Although many people think PEARL is large, PEARL is not as large as the Large Hadron Collider at CERN, which is a circular tube about 27 km long, used to collide particles (hadrons) together so that scientists can explore the world of subatomic particles. But there is a sort of similarity. In order to study very tiny things we often need to create large pieces of equipment (think of the size of a Magnetic Resonance Imaging machine), and in a way, PEARL is large because it is studying tiny 'things'.
In order for us to study how people interact with the world around them, we need to see how their brain responds to different stimuli. If we don't create the kind of world people respond to, we cannot study the responses, and that means creating a world that is bigger than the person's imagination so that they imagine they are in a real world situation - street, station, park, supermarket - even though they are actually in the confines of a controlled laboratory environment. Yet the brain contains many very tiny particles - 86 billion neurons, 260 million photosensitive receptors in the eyes, 30,000 cilia (hairs) in the ears, and so on. To study how all these come together to create the perception that a person has of the world we need to study these in some detail. The difference between PEARL and other laboratories that study brain responses is that at PEARL we need to study them as a whole, so we need to study vision, and hearing and smell and touch, and more sensory information, all together.
What the brain receives is not what you see or hear: what it receives is a set of electrical signals. You then create a perception of what those signals add up to in terms of how you understand the world. When you walk down a street, you are responding to a massive amount of information, most of which you are unaware of, but it is all that 'unknown' information that is driving your perception - the bits you know about are very minimal. The electrical signals travel around the brain at extremely high speeds. They travel along the long axon, sort of tail, of each neuron. When they reach the end of the exon, there is a gap, called a 'synapse'. On the other side of this gap is a 'dendrite', which looks a bit like the branches of a tree. Under the right conditions, the signal will be able to cross the gap and thus connect different parts of the brain together. This is how we learn and create perceptions. The more often a particular axon-synapse-dendrite combination is used, the better they work together and the easier it is to repeat the process. If use of a particular combination reduces, then the dendrite becomes smaller and the connection with the axon becomes weaker.
So by creating a street in PEARL we can begin to understand what those 'unknown' information streams are and how they affect your perception. How do you 'see' a car coming towards you; how do you understand when it might be safe or unsafe to cross; to understand questions like these, and generate potential answers to them, we have to have enough of the real world there under our control so that we know what the reality of that environment is and can begin to understand some of the answers to our questions.
What does this mean for people who want to use PEARL? It means that in PEARL we can start to unpick the brain's preconscious responses to the design of the environment. Whether it is the way a street looks, how the seating plan of a bus forces people into uncomfortable proximity to each other, how the stress arises in a crowded metro train, when the difficulty of navigating a street when your vision is different from what has been assumed by the designer, or how the echoic reverberations of a particular space make it difficult to understand what someone is saying, we are dealing with the preconscious brain.

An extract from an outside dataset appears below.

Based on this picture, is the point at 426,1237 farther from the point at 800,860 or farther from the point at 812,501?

If we want to know how to resolve these problems we need to understand how the brain creates our perceptions of the world before we are consciously aware of them, and then design to work with this process rather than just for the world we are consciously aware of. Understanding these tiny processes helps us to understand the world a bit better and to design better environments for people to enjoy.
We don't collide particles in PEARL to understand the world; we try to figure out what stimulates neurons to reinforce their axons and grow their dendrites so that communications around the brain become better at creating the perceptions that you need to make better sense of the world and thus lead to enabling you to have a better quality of life. So we try to understand how the synapses become less of an obstacle to the passage of the electrical signals around the brain. In this sense, PEARL is a place where we can test these connections and see how to make them easier by manipulating the design of the world. This is a question of understanding how neurons connect with each other and making that easier. Are synapses an obstacle to connectivity, or could they be a key to connecting across the brain? Is it a question of PEARL being a 'large neuron collider', or is it maybe a way of smoothing the gaps, or 'eliding the synapses', so that the connections are easier: a 'large synapse elider'?